Work instruction
What is needed is an exact transcription of every entry below.

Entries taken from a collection
╔══
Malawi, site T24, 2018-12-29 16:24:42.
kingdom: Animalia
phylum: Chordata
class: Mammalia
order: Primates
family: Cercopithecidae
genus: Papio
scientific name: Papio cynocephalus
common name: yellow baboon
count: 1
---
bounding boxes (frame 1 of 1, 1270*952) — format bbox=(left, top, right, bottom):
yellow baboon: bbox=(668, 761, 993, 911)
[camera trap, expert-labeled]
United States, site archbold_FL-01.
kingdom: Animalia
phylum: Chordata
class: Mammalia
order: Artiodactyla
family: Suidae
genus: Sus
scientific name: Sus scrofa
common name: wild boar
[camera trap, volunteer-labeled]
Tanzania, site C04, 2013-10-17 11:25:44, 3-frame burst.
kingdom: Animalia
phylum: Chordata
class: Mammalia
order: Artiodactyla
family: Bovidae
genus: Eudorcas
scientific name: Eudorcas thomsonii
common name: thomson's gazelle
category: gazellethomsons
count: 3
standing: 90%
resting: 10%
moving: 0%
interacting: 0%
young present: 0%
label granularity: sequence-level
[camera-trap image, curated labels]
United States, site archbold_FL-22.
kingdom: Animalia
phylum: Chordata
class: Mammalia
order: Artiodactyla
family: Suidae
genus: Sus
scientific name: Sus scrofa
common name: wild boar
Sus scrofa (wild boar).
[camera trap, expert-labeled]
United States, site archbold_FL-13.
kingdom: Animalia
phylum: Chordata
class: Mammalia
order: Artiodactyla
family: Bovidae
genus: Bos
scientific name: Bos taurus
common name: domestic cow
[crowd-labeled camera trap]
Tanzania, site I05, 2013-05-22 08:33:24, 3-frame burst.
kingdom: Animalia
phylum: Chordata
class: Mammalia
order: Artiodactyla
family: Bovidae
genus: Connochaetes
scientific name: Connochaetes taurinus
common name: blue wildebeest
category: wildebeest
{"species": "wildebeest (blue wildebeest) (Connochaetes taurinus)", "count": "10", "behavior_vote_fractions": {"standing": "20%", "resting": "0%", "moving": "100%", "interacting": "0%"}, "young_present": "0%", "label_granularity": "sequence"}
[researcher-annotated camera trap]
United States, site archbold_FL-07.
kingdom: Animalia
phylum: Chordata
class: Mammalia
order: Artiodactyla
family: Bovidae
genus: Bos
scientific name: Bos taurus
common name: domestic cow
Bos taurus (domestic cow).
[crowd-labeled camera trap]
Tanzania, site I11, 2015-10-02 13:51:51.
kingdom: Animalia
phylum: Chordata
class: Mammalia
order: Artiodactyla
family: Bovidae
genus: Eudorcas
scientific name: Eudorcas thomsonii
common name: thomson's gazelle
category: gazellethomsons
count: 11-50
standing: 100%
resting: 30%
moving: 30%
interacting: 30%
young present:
╚══
Result
Malawi, site T24, 2018-12-29 16:24:42.
kingdom: Animalia
phylum: Chordata
class: Mammalia
order: Primates
family: Cercopithecidae
genus: Papio
scientific name: Papio cynocephalus
common name: yellow baboon
count: 1
---
bounding boxes (frame 1 of 1, 1270*952) — format bbox=(left, top, right, bottom):
yellow baboon: bbox=(668, 761, 993, 911)
[camera trap, expert-labeled]
United States, site archbold_FL-01.
kingdom: Animalia
phylum: Chordata
class: Mammalia
order: Artiodactyla
family: Suidae
genus: Sus
scientific name: Sus scrofa
common name: wild boar
[camera trap, volunteer-labeled]
Tanzania, site C04, 2013-10-17 11:25:44, 3-frame burst.
kingdom: Animalia
phylum: Chordata
class: Mammalia
order: Artiodactyla
family: Bovidae
genus: Eudorcas
scientific name: Eudorcas thomsonii
common name: thomson's gazelle
category: gazellethomsons
count: 3
standing: 90%
resting: 10%
moving: 0%
interacting: 0%
young present: 0%
label granularity: sequence-level
[camera-trap image, curated labels]
United States, site archbold_FL-22.
kingdom: Animalia
phylum: Chordata
class: Mammalia
order: Artiodactyla
family: Suidae
genus: Sus
scientific name: Sus scrofa
common name: wild boar
Sus scrofa (wild boar).
[camera trap, expert-labeled]
United States, site archbold_FL-13.
kingdom: Animalia
phylum: Chordata
class: Mammalia
order: Artiodactyla
family: Bovidae
genus: Bos
scientific name: Bos taurus
common name: domestic cow
[crowd-labeled camera trap]
Tanzania, site I05, 2013-05-22 08:33:24, 3-frame burst.
kingdom: Animalia
phylum: Chordata
class: Mammalia
order: Artiodactyla
family: Bovidae
genus: Connochaetes
scientific name: Connochaetes taurinus
common name: blue wildebeest
category: wildebeest
{"species": "wildebeest (blue wildebeest) (Connochaetes taurinus)", "count": "10", "behavior_vote_fractions": {"standing": "20%", "resting": "0%", "moving": "100%", "interacting": "0%"}, "young_present": "0%", "label_granularity": "sequence"}
[researcher-annotated camera trap]
United States, site archbold_FL-07.
kingdom: Animalia
phylum: Chordata
class: Mammalia
order: Artiodactyla
family: Bovidae
genus: Bos
scientific name: Bos taurus
common name: domestic cow
Bos taurus (domestic cow).
[crowd-labeled camera trap]
Tanzania, site I11, 2015-10-02 13:51:51.
kingdom: Animalia
phylum: Chordata
class: Mammalia
order: Artiodactyla
family: Bovidae
genus: Eudorcas
scientific name: Eudorcas thomsonii
common name: thomson's gazelle
category: gazellethomsons
count: 11-50
standing: 100%
resting: 30%
moving: 30%
interacting: 30%
young present:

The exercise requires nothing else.